I heard that Dreyfus leaders had coffee with the Greek fifty times, in a low-end diner in Silver Springs and they dressed down. But in the end, the Greek only agreed to lease the land to Dreyfus for 98 years, as though he was the Chinese emperor and Dreyfus the British Crown. Dreyfus has an option to buy the land after that, when we are all safely in our tombs and the neighborhood is ready to change again. Or perhaps this will be just a terrain of bubbled green glass. It is not going to be my problem, though of course I have contributed to the world that will be by the way I lived in the one that was.

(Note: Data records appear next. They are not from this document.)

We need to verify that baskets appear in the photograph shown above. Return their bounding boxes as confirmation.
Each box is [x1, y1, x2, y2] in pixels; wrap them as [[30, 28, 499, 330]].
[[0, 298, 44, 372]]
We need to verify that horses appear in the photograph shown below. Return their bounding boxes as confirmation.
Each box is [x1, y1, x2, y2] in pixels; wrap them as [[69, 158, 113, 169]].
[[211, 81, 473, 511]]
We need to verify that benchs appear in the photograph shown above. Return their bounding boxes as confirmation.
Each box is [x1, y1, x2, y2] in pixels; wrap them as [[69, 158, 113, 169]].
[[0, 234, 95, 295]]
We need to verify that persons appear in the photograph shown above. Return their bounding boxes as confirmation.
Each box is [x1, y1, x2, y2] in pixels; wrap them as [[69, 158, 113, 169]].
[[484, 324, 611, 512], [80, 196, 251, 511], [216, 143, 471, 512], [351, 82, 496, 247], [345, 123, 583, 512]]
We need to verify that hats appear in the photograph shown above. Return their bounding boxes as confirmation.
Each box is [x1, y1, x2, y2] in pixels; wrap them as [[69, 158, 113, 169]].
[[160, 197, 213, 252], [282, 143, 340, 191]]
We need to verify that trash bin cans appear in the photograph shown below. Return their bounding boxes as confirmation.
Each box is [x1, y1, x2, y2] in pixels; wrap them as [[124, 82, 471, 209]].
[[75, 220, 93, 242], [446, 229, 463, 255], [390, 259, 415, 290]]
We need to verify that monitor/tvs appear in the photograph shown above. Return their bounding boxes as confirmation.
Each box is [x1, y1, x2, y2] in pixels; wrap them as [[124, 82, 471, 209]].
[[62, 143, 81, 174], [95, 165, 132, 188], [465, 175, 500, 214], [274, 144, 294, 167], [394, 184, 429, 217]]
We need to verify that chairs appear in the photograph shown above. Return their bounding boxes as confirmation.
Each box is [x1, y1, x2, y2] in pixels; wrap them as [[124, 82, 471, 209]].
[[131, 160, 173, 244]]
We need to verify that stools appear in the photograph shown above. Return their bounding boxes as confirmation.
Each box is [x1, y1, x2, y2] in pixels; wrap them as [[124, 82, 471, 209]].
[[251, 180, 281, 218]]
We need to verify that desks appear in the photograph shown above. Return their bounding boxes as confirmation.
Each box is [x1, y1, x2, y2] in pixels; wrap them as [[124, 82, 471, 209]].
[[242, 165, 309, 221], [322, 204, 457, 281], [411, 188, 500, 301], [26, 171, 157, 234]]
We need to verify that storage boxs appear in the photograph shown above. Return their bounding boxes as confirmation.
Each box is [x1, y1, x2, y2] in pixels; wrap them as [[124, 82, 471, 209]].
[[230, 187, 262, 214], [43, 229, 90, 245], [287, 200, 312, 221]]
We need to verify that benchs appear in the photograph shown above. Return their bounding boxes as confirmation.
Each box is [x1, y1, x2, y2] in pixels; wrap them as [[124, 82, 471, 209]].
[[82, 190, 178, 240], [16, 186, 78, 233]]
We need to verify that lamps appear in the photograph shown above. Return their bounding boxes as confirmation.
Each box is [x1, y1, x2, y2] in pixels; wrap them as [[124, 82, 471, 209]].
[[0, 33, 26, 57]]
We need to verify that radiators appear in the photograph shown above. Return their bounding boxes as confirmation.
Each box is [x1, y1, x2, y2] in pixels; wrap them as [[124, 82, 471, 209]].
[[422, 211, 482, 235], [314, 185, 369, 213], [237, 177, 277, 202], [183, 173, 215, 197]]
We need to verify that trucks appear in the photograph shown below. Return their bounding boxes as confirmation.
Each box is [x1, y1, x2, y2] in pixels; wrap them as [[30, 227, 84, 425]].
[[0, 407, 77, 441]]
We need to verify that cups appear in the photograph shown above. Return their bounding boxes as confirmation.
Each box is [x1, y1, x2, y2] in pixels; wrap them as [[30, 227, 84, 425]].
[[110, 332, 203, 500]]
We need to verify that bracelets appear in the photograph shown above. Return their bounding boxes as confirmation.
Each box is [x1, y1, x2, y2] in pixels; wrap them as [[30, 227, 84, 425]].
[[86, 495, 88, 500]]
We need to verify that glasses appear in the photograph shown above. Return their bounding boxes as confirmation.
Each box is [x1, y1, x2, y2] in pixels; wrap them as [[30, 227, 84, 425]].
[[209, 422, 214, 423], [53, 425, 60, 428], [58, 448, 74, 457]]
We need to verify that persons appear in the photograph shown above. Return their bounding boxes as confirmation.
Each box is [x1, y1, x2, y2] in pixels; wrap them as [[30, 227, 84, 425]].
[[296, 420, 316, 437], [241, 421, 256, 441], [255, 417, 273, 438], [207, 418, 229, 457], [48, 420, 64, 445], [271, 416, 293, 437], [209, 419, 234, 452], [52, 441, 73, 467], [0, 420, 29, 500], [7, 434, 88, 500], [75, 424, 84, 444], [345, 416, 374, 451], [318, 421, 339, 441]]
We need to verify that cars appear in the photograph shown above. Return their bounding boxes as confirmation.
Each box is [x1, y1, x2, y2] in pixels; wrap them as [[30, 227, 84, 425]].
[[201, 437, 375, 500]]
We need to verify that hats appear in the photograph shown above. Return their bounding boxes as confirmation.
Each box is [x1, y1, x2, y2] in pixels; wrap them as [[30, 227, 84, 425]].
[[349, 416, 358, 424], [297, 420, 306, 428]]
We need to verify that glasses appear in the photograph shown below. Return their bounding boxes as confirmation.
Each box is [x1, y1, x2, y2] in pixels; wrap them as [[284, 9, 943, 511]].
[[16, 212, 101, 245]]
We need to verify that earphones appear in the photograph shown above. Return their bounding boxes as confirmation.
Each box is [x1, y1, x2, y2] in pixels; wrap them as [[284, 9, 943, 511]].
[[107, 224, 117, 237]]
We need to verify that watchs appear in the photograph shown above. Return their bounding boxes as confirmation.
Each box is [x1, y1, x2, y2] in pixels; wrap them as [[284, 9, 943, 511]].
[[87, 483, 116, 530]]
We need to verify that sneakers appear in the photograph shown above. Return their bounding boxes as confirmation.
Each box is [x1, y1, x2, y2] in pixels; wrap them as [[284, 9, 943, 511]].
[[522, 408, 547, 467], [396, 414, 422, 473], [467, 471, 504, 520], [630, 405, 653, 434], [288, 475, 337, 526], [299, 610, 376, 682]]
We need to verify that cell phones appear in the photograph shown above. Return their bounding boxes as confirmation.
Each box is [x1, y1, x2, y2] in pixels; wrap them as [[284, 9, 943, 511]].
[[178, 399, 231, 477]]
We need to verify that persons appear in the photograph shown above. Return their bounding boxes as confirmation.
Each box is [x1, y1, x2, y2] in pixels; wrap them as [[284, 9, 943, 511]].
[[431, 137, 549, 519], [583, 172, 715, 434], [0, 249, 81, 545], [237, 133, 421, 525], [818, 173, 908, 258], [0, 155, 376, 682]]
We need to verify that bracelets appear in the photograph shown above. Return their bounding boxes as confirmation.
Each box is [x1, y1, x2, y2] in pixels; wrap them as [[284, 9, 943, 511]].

Here in the two story building with the pretty stonework, George said he was tired. He no longer cared. He took cash, but the Greek was a problem right to the end. Dreyfus finally agreed to pay him $100,000 a year in rent, or $9.8 million over the life of the lease. The French intend to throw up a 380,000 square foot office building, which is already half leased to the national tax consulting firm of Ernst & Young. It is scheduled to be completed by mid-2007.

I will watch it rise, but by the time Ernst & Young arrive, I hope to be somewhere else altogether. And now that I have the choice, I do not think the likely destinations include Baghdad . I thanked George for his time and walked out past the junk and the display window and across the avenue to my tower. I swiped my magnetic security badge on the card reader and smiled at the security guard.

I imagine I will emerge from the building one day this week and discover the three buildings across the street will have disappeared into a gigantic hole in the ground. Given the human condition, it has a certain symmetry, don’t you think?

However it turns out, I think it will still be some time before there is no one shouting at the building. Ours has been up for a decade, and they are still outside, waiting for a bus.